A ameaça de quebra já rendeu descontos em dois antiretrovirais (que inibem a multiplicação do HIV). Em 2001, José Serra (PSDB), então ministro, ameaçou quebrar a patente do Nelfinavir da Roche. Em 2003, Humberto Costa (PT) usou a mesma estratégia com o Kaletra, da Abbott.
O Efavirenz é distribuído hoje a cerca de 75 mil pacientes gratuitamente, e o custo programado antes da quebra da patente era de US$ 42 milhões.
A quebra da patente foi comemorada por uma claque eufórica, que até cantou o Hino Nacional, no evento do Palácio.
Em seu discurso, Lula disse que o governo tomou todos os cuidados na elaboração da medida a fim de evitar uma punição por parte da OMC (Organização Mundial do Comércio).
O Brasil sustenta que a patente continua respeitada porque haverá pagamento de 1,5% de royalties para Merck -exigência que consta do acordo Trips, de propriedade intelectual, da OMC para casos de licenciamento compulsório em situações de emergência nacional ou interesse público.
"O Brasil não pode ser tratado como se fosse um país que não merece ser respeitado, ou seja, pagarmos US$ 1,60, quando o mesmo remédio é vendido para outro país a US$ 0,60", disse Lula. "É um desrespeito.
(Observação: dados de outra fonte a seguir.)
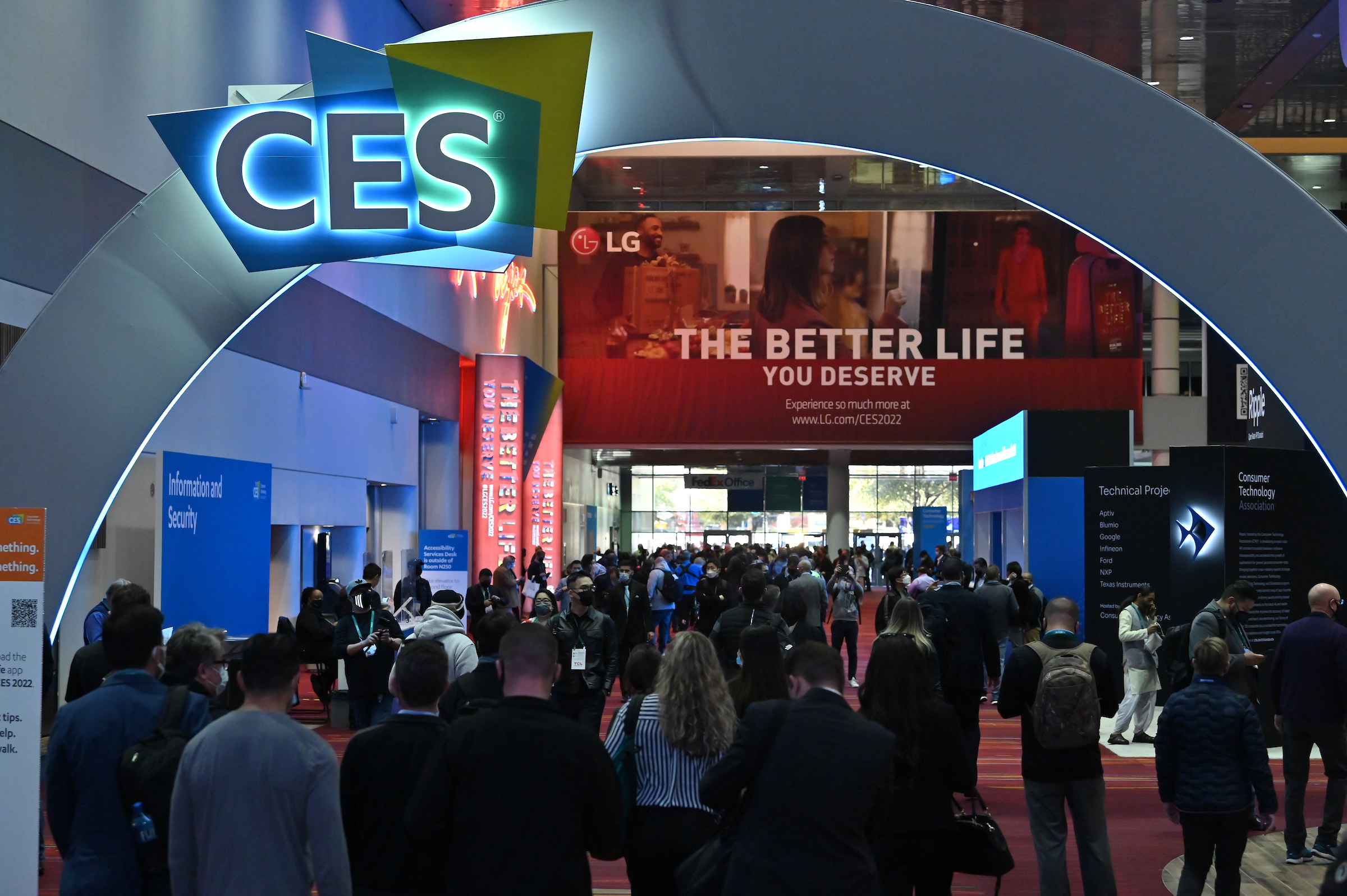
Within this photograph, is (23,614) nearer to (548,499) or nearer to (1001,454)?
(1001,454)

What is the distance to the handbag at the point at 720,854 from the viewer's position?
11.6 feet

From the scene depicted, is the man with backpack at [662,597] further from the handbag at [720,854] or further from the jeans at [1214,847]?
the handbag at [720,854]

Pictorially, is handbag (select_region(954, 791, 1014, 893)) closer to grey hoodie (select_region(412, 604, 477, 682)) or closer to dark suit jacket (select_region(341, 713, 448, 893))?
dark suit jacket (select_region(341, 713, 448, 893))

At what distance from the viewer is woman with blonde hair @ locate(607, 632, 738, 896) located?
4.13m

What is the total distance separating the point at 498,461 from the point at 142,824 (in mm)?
17730

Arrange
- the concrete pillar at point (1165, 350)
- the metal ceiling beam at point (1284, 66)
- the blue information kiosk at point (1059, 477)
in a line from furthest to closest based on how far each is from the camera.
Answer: the concrete pillar at point (1165, 350), the metal ceiling beam at point (1284, 66), the blue information kiosk at point (1059, 477)

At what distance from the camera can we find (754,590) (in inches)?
320

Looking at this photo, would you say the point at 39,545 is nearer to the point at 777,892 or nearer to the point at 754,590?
the point at 777,892

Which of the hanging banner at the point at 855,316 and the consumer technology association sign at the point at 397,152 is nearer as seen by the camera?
the consumer technology association sign at the point at 397,152

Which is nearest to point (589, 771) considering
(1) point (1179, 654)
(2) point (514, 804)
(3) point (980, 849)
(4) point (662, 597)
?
(2) point (514, 804)

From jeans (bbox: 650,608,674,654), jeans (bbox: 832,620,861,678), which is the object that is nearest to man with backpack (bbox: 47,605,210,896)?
jeans (bbox: 832,620,861,678)

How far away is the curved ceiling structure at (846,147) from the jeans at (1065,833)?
2.10m

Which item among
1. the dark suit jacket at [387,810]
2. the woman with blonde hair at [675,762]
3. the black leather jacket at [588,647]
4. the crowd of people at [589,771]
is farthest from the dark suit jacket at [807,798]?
the black leather jacket at [588,647]

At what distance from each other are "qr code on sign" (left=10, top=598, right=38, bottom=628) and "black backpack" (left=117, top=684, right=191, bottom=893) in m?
1.78
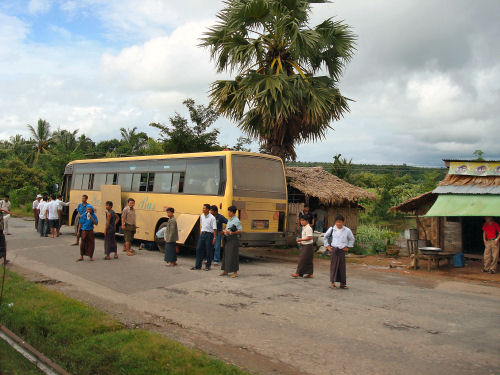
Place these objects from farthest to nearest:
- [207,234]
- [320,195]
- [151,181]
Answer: [320,195], [151,181], [207,234]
Como se o doente brasileiro fosse inferior ao da Malásia."
O governo diz que países desenvolvidos também já fizeram o licenciamento compulsório. Seria o caso da Itália, que quebrou patente de três remédios (para hipertrofia de próstata, enxaqueca e um antibiótico).
No caso de antiretrovirais, Tailândia, Malásia, Indonésia e Moçambique já quebraram patentes, mas houve retaliações.
Lula e Temporão também criticaram governos passados, sem citar nomes, pela "destruição da indústria farmo-química de base" durante o final dos anos 80 e os anos 90.